0

I just need to know if we can convert a scanned pdf file to an editable pdf file using python. I know couple of libraries out there like pytesseract, pyocr. Guidance in this regard will be highly appreciated. Thanks

Umar Aftab
  • 147
  • 4
  • 15

2 Answers2

0

A scanned pdf document (number of images combined into one pdf document) saved in pdf format. But in this pdf file, unable to select a single letter of the text and even search for this letter also.

I also faced the same problem. Hence I have handled this with 3 lines of code. It converts scanned pdf files into a select and searchable text pdf document.
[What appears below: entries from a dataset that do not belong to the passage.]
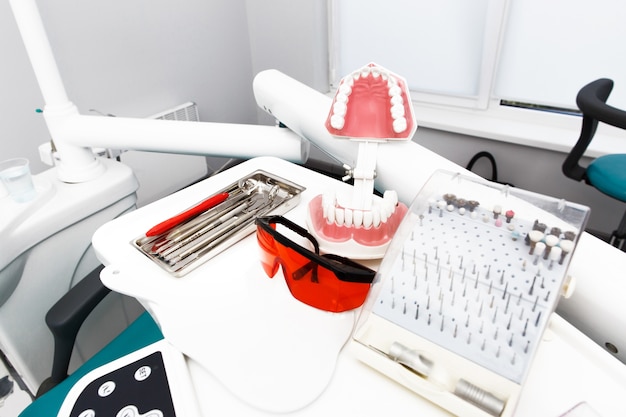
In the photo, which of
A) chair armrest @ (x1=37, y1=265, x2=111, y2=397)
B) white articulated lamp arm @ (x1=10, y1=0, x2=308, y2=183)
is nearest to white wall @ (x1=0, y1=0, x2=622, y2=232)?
white articulated lamp arm @ (x1=10, y1=0, x2=308, y2=183)

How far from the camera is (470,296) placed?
1.35 ft

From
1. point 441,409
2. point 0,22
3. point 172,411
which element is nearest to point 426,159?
point 441,409

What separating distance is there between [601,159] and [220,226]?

Hope it works for you!

import ocrmypdf
def scannedPdfConverter(file_path, save_path):
    ocrmypdf.ocr(file_path, save_path, skip_text=True)
    print('File converted successfully!')
-3
import os
import subprocess

for top, dirs, files in os.walk('/my/pdf/folder'):
    for filename in files:
        if filename.endswith('.pdf'):
            abspath = os.path.join(top, filename)
            subprocess.call('lowriter --invisible --convert-to doc "{}"'
                            .format(abspath), shell=True)

Referenced fromn here

You should look before you ask.

DUDANF
  • 2,618
  • 1
  • 12
  • 42